Look through the data below for the string "Black", and copy every line where it turns up.

____

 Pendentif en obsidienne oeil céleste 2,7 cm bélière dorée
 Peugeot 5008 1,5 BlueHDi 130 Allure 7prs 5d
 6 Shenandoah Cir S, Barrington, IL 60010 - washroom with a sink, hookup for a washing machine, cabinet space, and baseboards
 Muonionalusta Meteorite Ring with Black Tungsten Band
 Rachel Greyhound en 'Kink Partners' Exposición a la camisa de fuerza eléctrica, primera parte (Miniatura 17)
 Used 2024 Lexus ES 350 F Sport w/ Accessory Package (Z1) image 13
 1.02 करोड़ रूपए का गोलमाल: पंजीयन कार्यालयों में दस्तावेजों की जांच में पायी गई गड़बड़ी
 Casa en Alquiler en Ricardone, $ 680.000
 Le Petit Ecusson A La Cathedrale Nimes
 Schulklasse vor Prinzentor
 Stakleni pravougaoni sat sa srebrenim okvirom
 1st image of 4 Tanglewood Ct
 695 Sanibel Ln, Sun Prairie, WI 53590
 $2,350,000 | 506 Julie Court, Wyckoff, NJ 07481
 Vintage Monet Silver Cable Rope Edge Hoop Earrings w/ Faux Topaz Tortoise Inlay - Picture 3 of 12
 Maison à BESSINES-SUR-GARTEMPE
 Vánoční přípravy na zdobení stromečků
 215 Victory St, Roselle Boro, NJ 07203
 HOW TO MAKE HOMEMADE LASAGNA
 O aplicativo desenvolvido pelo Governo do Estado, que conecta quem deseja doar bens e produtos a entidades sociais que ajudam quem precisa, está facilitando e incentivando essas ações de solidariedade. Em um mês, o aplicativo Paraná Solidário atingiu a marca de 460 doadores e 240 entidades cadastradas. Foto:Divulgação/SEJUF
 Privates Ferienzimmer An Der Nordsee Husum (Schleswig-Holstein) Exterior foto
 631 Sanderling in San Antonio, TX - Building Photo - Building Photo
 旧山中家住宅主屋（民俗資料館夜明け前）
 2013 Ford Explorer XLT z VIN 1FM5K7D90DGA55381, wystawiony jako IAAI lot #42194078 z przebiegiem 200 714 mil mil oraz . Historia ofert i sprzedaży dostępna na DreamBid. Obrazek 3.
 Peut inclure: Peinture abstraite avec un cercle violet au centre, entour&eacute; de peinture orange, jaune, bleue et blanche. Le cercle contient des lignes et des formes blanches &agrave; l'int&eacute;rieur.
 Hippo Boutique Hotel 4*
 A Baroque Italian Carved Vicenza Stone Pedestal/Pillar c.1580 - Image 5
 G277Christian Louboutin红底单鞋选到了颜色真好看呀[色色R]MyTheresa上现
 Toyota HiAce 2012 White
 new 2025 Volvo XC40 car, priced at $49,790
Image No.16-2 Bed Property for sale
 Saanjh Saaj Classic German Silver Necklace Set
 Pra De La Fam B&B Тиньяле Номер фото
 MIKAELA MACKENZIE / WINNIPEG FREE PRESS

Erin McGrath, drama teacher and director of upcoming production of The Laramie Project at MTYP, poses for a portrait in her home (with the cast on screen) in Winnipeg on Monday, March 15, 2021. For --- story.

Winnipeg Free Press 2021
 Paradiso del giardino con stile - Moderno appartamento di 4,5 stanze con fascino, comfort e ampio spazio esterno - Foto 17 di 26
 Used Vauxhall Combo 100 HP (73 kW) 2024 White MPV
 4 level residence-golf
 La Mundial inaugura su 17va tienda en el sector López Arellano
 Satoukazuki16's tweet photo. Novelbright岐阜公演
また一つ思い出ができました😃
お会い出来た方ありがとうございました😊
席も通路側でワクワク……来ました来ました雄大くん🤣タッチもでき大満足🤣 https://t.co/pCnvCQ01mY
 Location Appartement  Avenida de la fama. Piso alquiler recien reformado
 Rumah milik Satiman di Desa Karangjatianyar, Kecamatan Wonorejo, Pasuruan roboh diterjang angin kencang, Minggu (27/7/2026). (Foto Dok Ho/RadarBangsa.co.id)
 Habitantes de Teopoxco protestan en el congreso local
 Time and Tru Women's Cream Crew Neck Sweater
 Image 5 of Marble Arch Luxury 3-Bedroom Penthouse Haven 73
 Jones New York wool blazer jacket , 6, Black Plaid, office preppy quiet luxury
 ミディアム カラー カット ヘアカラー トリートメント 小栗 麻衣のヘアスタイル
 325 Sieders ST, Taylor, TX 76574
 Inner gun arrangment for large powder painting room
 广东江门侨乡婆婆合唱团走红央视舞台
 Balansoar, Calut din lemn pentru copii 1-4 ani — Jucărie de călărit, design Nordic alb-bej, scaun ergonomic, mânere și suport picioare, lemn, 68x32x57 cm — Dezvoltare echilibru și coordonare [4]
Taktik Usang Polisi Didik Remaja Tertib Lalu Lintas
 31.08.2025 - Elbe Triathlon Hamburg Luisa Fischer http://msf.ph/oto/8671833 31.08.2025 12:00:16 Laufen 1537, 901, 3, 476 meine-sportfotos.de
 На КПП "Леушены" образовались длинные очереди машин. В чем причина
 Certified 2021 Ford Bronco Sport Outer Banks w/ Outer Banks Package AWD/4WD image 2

____

Your solution ▸
 Muonionalusta Meteorite Ring with Black Tungsten Band
 Jones New York wool blazer jacket , 6, Black Plaid, office preppy quiet luxury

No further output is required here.